WHAT IS REQUIRED:
Transcribe verbatim the part that opens with the line containing "In this scene" and closes with the line containing "How far is the", including both of those lines.

INPUT FOR THIS TASK:
⟨
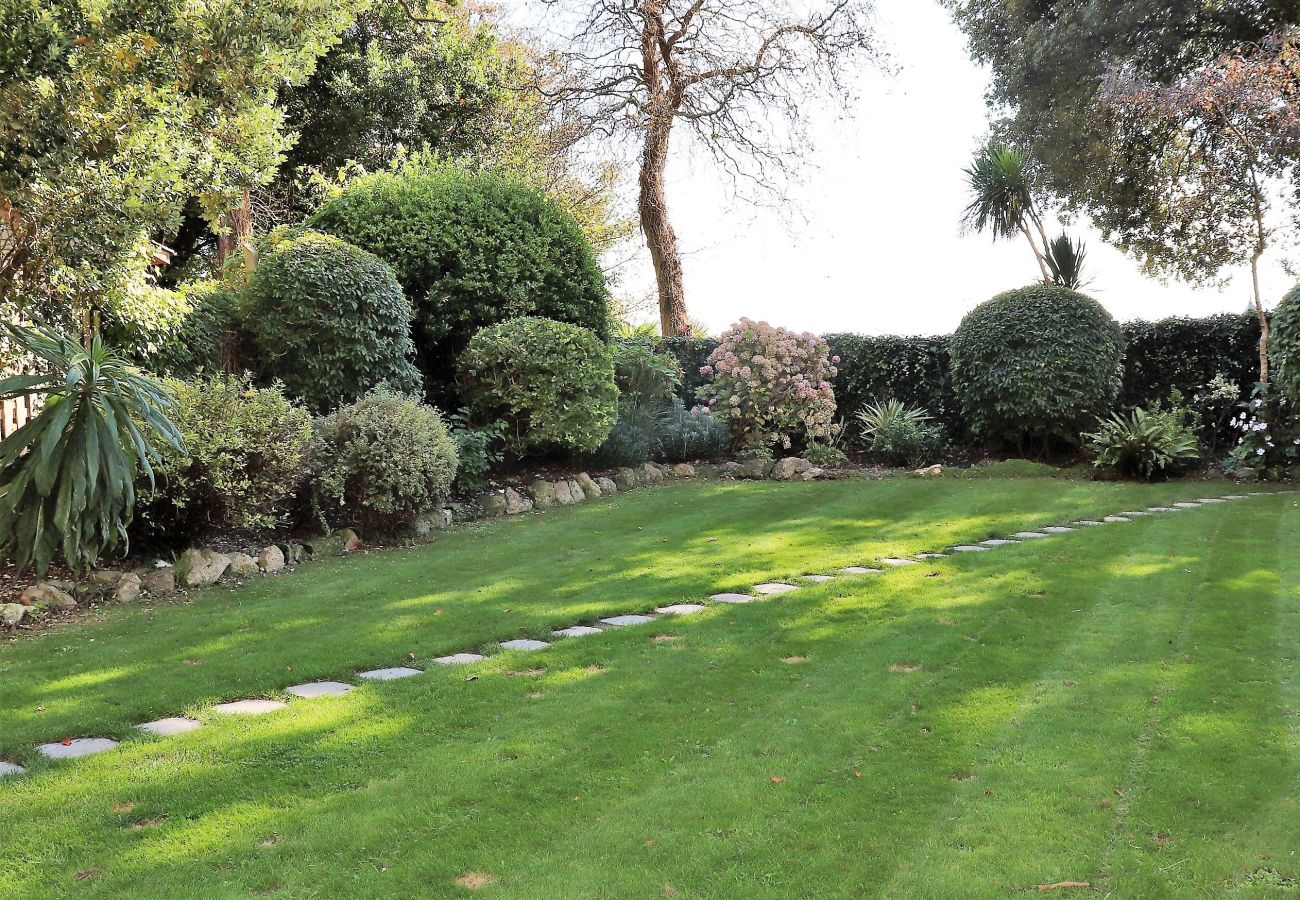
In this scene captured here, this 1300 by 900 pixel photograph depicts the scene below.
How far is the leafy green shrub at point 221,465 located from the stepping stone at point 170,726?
⟩
⟨
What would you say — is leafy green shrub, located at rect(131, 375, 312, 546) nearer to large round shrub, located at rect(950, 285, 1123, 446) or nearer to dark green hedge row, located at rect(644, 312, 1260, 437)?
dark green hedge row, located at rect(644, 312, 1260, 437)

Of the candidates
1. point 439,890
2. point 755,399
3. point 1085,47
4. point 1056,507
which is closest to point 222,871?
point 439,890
⟩
⟨
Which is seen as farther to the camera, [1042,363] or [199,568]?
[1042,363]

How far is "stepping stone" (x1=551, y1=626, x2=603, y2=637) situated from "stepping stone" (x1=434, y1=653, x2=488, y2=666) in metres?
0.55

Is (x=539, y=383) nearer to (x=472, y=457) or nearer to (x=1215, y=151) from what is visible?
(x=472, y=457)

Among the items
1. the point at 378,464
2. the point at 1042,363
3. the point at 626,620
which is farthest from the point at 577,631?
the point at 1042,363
⟩
FINISHED EXERCISE:
In this scene captured here, this 1300 by 900 pixel photograph depicts the scene below.
How far is the leafy green shrub at point 221,465 located from the stepping stone at point 170,726?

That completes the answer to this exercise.